Other than a few minor complaints with the episode's logic, IGN writer Ramsey Isler thought positively about "The Bishop Revival" and the Nazi story element in particular, stating "there's a definite unique Fringe flavor that makes this story work". Isler disliked the unsolved mystery of Hoffman however, writing the "story really had the feel of one of those intriguing but ultimately disposable stories in the Fringe library". Jennifer Walker from TV Fanatic called the episode "amazing" and a "heart stopper", while Andrew Hanson of the Los Angeles Times enjoyed the father-son dynamic.
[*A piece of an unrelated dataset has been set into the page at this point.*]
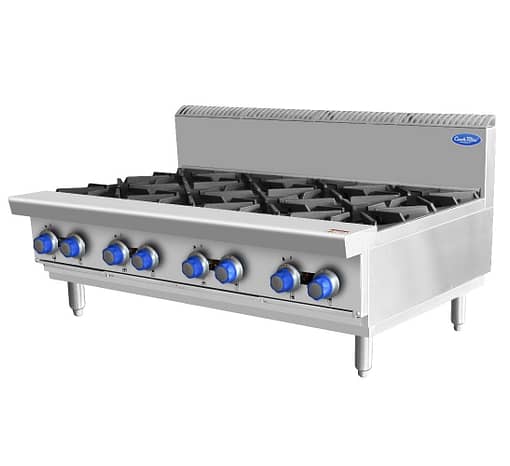 CookRite 8-Burner Open Gas Cooktop NG with Stainless Steel Construction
Ken Tucker from Entertainment Weekly wrote "The Bishop Revival" was "one of the series' most satisfying stand-alone episodes" because it featured a "good threat" and gave more information about the Bishop family's backstory. Tucker praised John Noble's performance, as his "portrayal of Walter encompasses everything from endearing daffiness to ferocious concentration and commitment". MTV's Josh Wigler believed the episode was "terrific," but wished there was more of a balance between the show's three leads, and that Olivia was featured on a regular basis. He, Hanson, and other critics agreed that this and the previous week's episode gave Fringe some strong momentum heading into the winter finale. Though normally skeptical of the series' many fringe cases, Popular Mechanics called the episode Fringes "most plausible case yet".

===Awards and nominations===

At the 2011 Young Artist Awards, Sierra Pitkin received a nomination for Best Performance in a TV Series under the category "Guest Starring Young Actress Ten and Under".